Acrescento, que a solução das duas Direcções Gerais era lógica com o pensamento de nacionalização do Sr. Dr. Antunes Guimarãis. Se êsse pensamento fôsse votado, a Direcção Geral de Caminhos de Ferro devia mesmo transformar-se numa administração geral. Ainda se justificaria que se mantivesse, se fôsse aprovada a proposta do Sr. engenheiro Araújo Correia.
Mas não foram aprovados nem um nem a outra. Daí, a única solução lógica ser a que proponho.
Se a função essencial ou, pelo menos, a função nobre e específica da Direcção Geral é agora a administração do Fundo especial de caminhos de ferro e êste, com a execução da base votada, desaparece, para que fica a Direcção Geral? As outras funções que desempenha, de fiscalização e estatística, são de menos para uma direcção geral.

MATERIAL FORNECIDO:
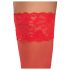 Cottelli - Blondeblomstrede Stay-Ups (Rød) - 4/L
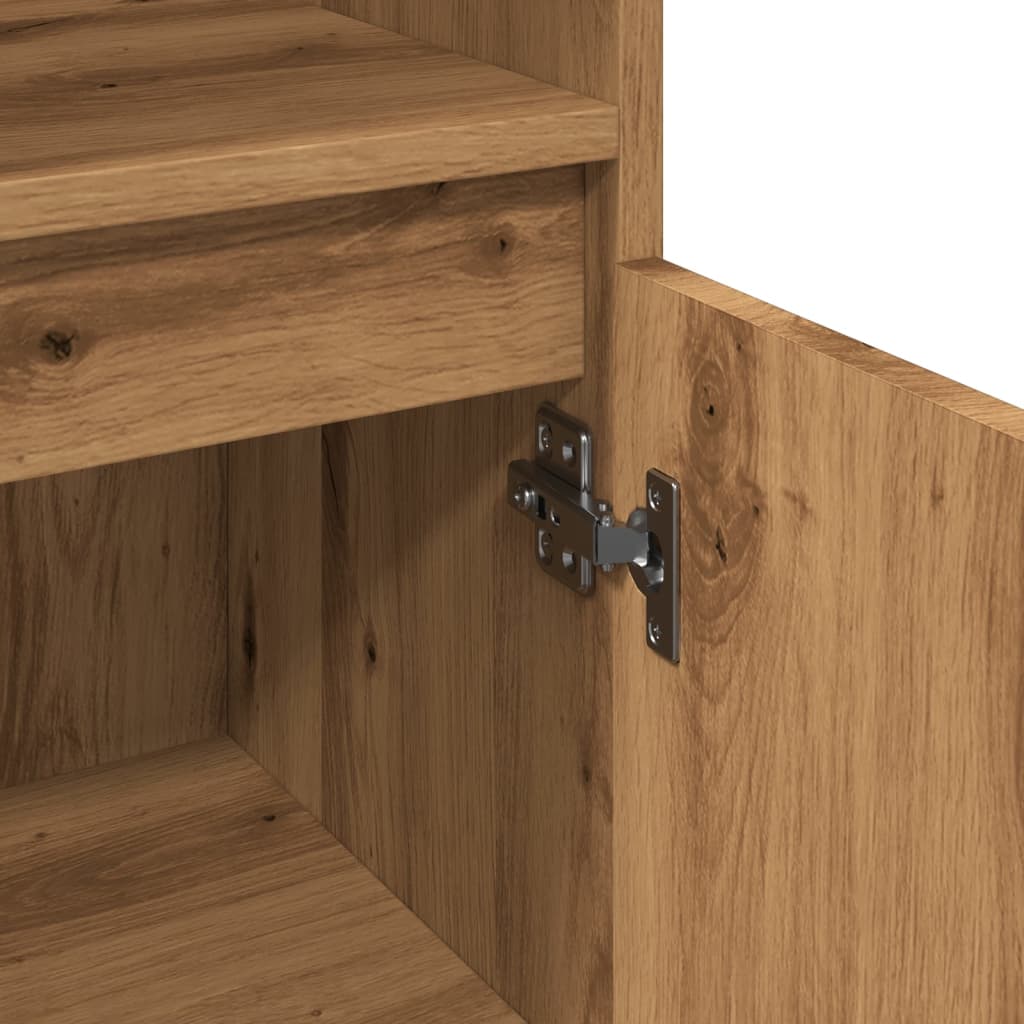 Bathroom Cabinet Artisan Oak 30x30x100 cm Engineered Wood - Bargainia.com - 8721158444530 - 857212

INSTRUÇÃO DA TAREFA 1:
Repita, do trecho sobre os caminhos de ferro, a parte que começa em "Acrescento, que a" e segue até "a que proponho.".
INSTRUÇÃO DA TAREFA 2:
No trecho sobre os caminhos de ferro, quais funções da Direcção Geral, além da administração do Fundo especial, são tidas como de menos para uma direcção geral?
INSTRUÇÃO DA TAREFA 3:
Dê seguimento ao trecho sobre os caminhos de ferro a partir do ponto em que ele termina.

RESULTADO 1:
Acrescento, que a solução das duas Direcções Gerais era lógica com o pensamento de nacionalização do Sr. Dr. Antunes Guimarãis. Se êsse pensamento fôsse votado, a Direcção Geral de Caminhos de Ferro devia mesmo transformar-se numa administração geral. Ainda se justificaria que se mantivesse, se fôsse aprovada a proposta do Sr. engenheiro Araújo Correia.
Mas não foram aprovados nem um nem a outra. Daí, a única solução lógica ser a que proponho.

RESULTADO 2:
As de fiscalização e estatística.

RESULTADO 3:
Diz o Sr. Dr. Soares da Fonseca que, como os caminhos de ferro têm uma importância muito maior do que a camionagem e, agora, a emprêsa única potencialidades económicas e, portanto, políticas enormes, a concentração das duas Direcções Gerais traduzir-se-á afinal pela absorpção da camionagem pelo caminho de ferro. No plano das considerações que vinha fazendo, creio que é o contrário o que pode recear-se. Na verdade, é a Direcção Geral dos Serviços de Viação a que fica com maior volume de funções; portanto, o que deve passar-se é aquela ser absorvida por esta.
O Sr. Carlos Borges: — São duas indústrias concorrentes que representam interêsses que por fôrça hão-de chocar-se, e a única possibilidade de manter um certo paralelismo, um certo equilíbrio das forças económicas que cada uma delas representa, é haver duas direcções gerais, uma para cada indústria.
O Orador: - O que proponho é precisamente para se não chocarem. E insisto: tire-se à Direcção Geral de Caminhos de Ferro a administração do Fundo especial e o que fica não é matéria para uma direcção geral.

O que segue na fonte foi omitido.